The required Python packages are listed in the requirements.txt file. I recommend running the dedicated script

source setup_env.sh

to create a Python virtual environment and take care of the requirements. It is important to note that Profiles and Membership are implemented using Lasagne and Theano. These libraries will likely stop evolving (see Theano's announcement) and may require specific (older) versions of packages like NumPy or SciPy.

It may also be necessary to install pygpu for GPU support. Running the following script should manually install the package and its dependencies in the newly created virtual environment:

source setup_pygpu.sh

Data

The paper presents a thorough off-line evaluation conducted on two playlist datasets: the publicly available AotM-2011 dataset (derived from the Art of the Mix platform), and a private collection that 8tracks shared with us for research purposes. The playlist collections are enriched with song features derived from the publicly available Million Song Dataset.

We share the filtered playlists and song features corresponding to the AotM-2011 collection. We can not share any information related to the 8tracks collection. Download the data, decompress it, and place the obtained data directory at the root level of the repository.

Reproducing the results

Table 2, Figure 7a, Table 6, and part of Table 12 of the paper can be reproduced by running the dedicated script:

source reproduce_results.sh

For simplicity, the script only reports the central performance values and not the confidence intervals (which can be obtained passing the flag ci).

The script outputs a file for each recommender system. Ideally one should become familiar with the code to properly interpret these results. Importantly, for each system, several similar-looking tables will be reported. This is because at test time we pass 0 1 2 3 4 5 to the song_occ option, which takes care of the following:

  • we first obtain the overall results (as in Table 2), then
  • we obtain the results on songs that occurred 0, 1, 2, 3, 4 or 5+ times at training time (as in Figure 7a), then
  • we obtain the results for songs that occurred 4- times at training time (as in Table 12), and finally
  • we obtain the results for songs that occurred in 1+ times at training time (that is, in-set songs, as in Table 6).

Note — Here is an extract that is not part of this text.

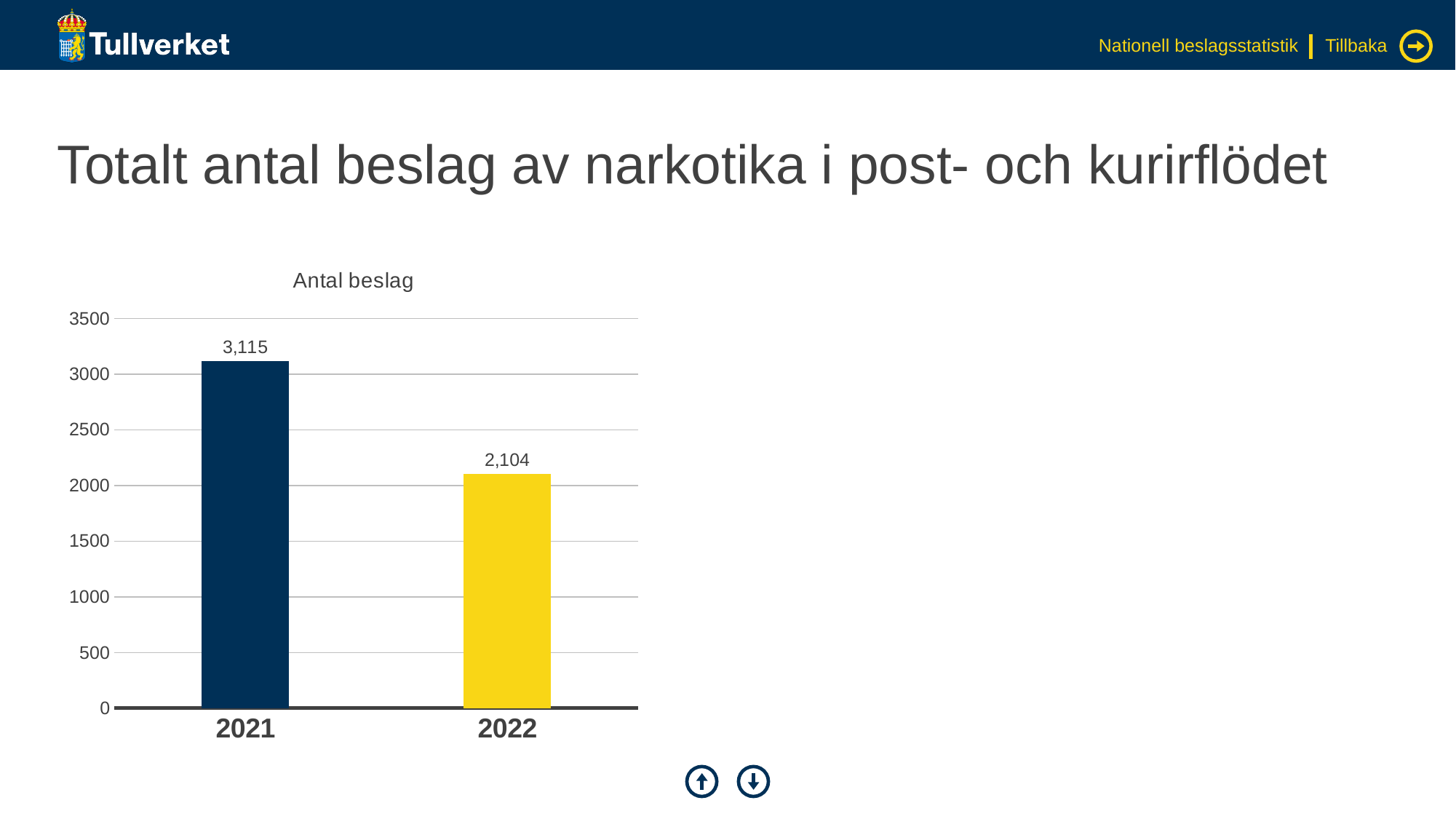
How many years are shown on the x axis? 2 Which year has the highest number of seizures? 2021 Which is larger, the value for 2021 or the value for 2022? 2021 What kind of chart is shown on the slide? bar chart Which year has the lowest number of seizures? 2022 What is the value for 2021? 3,115 What is the difference between the values for 2021 and 2022? 1,011 What is the value for 2022? 2,104 Do the values rise or fall from 2021 to 2022? fall What is the title of the chart? Antal beslag Is the value for 2022 greater or less than 2500? less Is the value for 2021 greater or less than 3000? greater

This script does not reproduce all the results reported in the paper (e.g., strong generalization is missing) but it should provide enough examples to get familiar with the code, to reproduce the remaining experiments, and even to conduct new experiments.

License

The contents of this repository are licensed. See the LICENSE file for further details.

Previous versions

You may have arrived to this repository following the link from our previous paper:

  • Andreu Vall, Hamid Eghbal-zadeh, Matthias Dorfer, Markus Schedl, and Gerhard Widmer. "Music Playlist Continuation by Learning from Hand-Curated Examples and Song Features: Alleviating the Cold-Start Problem for Rare and out-of-Set Songs." In Proc. DLRS Workshop at RecSys, 46-54. Como, Italy, 2017.

The newer version of the repository encompasses the previous, and the data shared now is almost identical to that used in the previous paper (only the training/test splits in weak generalization have changed).

You can also browse the previous version of the repository (tagged as DLRS2017) by clicking here, or you can check it out by running:

 git checkout DLRS2017

If you do check it out, beware of the behavior of git checking out tags.